Thursday, September 30, 2010

Caring for the Tools that Care for Our Animals

Well, we've come a long way as a society in the tools we use to care for our animals. I swear, my dog has a more thorough health screening every year than I do. And while I love to do things the old fashioned way, and would love to tell you that Zach and I use these old sheep shears to shear our goats and rabbits, alas, I cannot lie. These beautiful antique hand shears hang in our laundry room, and the only use they have in our house is to look rustic and charming.
There is however, a whole group of people who still use hand shears to shear their animals, and they do it faster than Zach and I with the electric ones.
As quaint as the old shears are, I find them incredibly daunting. We opted for the electric ones, more modern, but not nearly as scary.
  This is our collection of tools that we use to take care of our animals. It includes shearing tools, grooming tools, and nail and hoof clippers. We also keep a good grease cutting soap like dish-washing liquid on hand, small machine oil for shears or sewing machines, styptic powder, peroxide and triple antibiotic ointment.






Many of these tools are a considerable investment, it's important to take good care of them, not only to protect our own expenses, but so that they work properly and will do the job they're made for without injuring us or our animals.
 Shearing season is done for us for a while, and other than trimming up our Golden Retriever now and again, cleaning his ears and feet puffs etc. (he gets these pom pons on his toes and he looks like he's wearing fancy lady slippers), we will be packing up the clippers for a few months.
We have two sets of shears, our large electric sheep shears, and a smaller pair of animal clippers. They both work in basically the same way. They have a stationary row of angled teeth, then the lower section that slices back and forth.
+ + + +
## Direction A
Answer these questions from the blog post on caring for animal-care tools, one line each, marking your answers (i), (ii), (iii):
(i) Where do the antique hand shears hang?
(ii) What kind of soap is kept on hand along with the tools?
(iii) What two sets of shears are described?
## Direction B
Continue the blog post on caring for animal-care tools from its final sentence.

## Data supplied
+ + + +
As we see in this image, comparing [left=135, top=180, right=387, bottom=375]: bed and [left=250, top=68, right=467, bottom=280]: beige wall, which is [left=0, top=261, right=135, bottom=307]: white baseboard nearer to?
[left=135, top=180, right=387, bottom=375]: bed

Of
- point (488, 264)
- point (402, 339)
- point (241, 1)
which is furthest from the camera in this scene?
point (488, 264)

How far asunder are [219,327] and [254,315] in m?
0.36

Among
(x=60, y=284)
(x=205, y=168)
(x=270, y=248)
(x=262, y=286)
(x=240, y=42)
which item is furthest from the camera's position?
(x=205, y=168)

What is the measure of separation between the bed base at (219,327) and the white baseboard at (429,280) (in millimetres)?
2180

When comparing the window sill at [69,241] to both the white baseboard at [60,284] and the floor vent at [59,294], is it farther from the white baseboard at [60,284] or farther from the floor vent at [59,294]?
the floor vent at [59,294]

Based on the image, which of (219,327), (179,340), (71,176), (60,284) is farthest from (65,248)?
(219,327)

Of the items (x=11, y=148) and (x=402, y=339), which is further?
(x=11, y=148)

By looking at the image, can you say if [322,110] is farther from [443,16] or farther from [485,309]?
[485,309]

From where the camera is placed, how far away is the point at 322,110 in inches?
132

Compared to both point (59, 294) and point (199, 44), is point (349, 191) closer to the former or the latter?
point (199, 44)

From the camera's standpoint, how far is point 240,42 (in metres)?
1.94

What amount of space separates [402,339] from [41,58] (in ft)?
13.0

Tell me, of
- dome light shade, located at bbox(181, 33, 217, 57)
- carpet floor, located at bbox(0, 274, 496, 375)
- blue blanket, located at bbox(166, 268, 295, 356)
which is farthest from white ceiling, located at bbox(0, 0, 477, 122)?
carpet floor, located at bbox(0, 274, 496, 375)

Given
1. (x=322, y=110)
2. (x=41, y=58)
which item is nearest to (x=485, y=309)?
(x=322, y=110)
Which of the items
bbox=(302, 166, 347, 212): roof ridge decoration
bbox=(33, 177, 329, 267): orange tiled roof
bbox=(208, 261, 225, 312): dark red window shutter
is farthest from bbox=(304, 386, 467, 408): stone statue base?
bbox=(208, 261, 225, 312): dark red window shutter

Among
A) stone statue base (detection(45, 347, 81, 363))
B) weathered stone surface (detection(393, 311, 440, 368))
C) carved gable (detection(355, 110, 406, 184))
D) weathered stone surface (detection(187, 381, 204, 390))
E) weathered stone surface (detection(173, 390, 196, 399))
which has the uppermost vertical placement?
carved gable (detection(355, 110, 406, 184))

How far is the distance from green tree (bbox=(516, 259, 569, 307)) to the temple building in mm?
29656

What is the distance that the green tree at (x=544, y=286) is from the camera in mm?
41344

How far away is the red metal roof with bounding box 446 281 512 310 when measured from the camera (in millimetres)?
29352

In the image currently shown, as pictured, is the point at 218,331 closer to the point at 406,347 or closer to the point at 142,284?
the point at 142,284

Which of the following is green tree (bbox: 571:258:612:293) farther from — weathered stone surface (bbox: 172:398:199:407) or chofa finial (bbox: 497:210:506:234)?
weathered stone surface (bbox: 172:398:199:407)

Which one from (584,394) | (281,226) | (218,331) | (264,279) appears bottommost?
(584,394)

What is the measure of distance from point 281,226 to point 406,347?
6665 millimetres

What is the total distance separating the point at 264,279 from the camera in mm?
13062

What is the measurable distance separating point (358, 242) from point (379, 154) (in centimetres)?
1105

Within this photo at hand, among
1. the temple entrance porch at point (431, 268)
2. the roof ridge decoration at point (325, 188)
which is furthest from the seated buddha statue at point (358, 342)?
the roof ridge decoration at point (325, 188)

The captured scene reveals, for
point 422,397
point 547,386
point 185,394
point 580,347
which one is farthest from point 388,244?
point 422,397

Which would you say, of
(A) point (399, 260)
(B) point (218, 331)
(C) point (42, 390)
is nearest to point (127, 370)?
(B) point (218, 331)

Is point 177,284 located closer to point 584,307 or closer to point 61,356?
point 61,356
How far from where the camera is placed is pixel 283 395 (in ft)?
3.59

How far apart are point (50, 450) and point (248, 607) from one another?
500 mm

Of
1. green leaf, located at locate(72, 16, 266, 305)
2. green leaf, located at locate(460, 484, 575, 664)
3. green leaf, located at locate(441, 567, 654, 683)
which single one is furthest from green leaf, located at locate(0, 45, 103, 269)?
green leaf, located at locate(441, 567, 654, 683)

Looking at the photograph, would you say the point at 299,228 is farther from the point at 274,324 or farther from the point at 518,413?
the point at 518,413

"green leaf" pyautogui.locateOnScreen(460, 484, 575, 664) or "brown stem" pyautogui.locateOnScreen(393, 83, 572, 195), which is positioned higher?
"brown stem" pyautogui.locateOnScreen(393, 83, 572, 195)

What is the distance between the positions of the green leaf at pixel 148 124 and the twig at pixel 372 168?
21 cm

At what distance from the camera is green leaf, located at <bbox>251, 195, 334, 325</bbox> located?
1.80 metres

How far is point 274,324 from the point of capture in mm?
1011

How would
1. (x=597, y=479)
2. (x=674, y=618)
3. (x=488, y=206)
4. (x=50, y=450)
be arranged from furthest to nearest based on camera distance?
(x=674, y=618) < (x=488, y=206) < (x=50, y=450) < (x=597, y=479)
+ + + +
## Task response A
(i) In the laundry room.
(ii) A good grease-cutting soap, such as dish-washing liquid.
(iii) Large electric sheep shears and a smaller pair of animal clippers.

## Task response B
The teeth on the sheep shears are spaced much wider than the animal clippers this is necessary because wool is much more dense than fur or hair. The head base is also wider which allows the fleece to come off faster, therefore putting less stress on the goat. These however, are a more dangerous set of clippers because it's easy to get your finger or the animal's skin in between those wide spaced blades. Unfortunately, someone always seems to get nicked. Either one of us or one of the goats. If the goats get nicked, we clean the area well with Peroxide, and smear triple antibiotic ointment on the wound each day until it's healed.
The animal clippers have a more narrow head, smaller teeth and spaced more closely together, but not too close together to where they wouldn't be able to get through the fur. Human clippers like the ones used in barber shops are meant for hair and will not work on animals with wool or an under coat, the teeth are too close together. We use the animal clippers on the rabbits and for our dog because they are safer and more easily manipulated for smaller areas.



This is what the clippers looked like after we sheared the rabbits.
I take the clipper head off, and brush out much of the wool and debris with an old recycled dog brush. It has soft bristles that work like a tooth brush and get between the teeth of the blades.







Then I brush the blades with grease cutting soap












and rinse under very hot water so much of the moisture evaporates and will not cause rust. Dry the blades well and oil well.









Our sheep shears have oil ports,












where the clippers I just run a bead of oil down the blades and turn them on for a minute to spread. They are now clean and ready to be stored.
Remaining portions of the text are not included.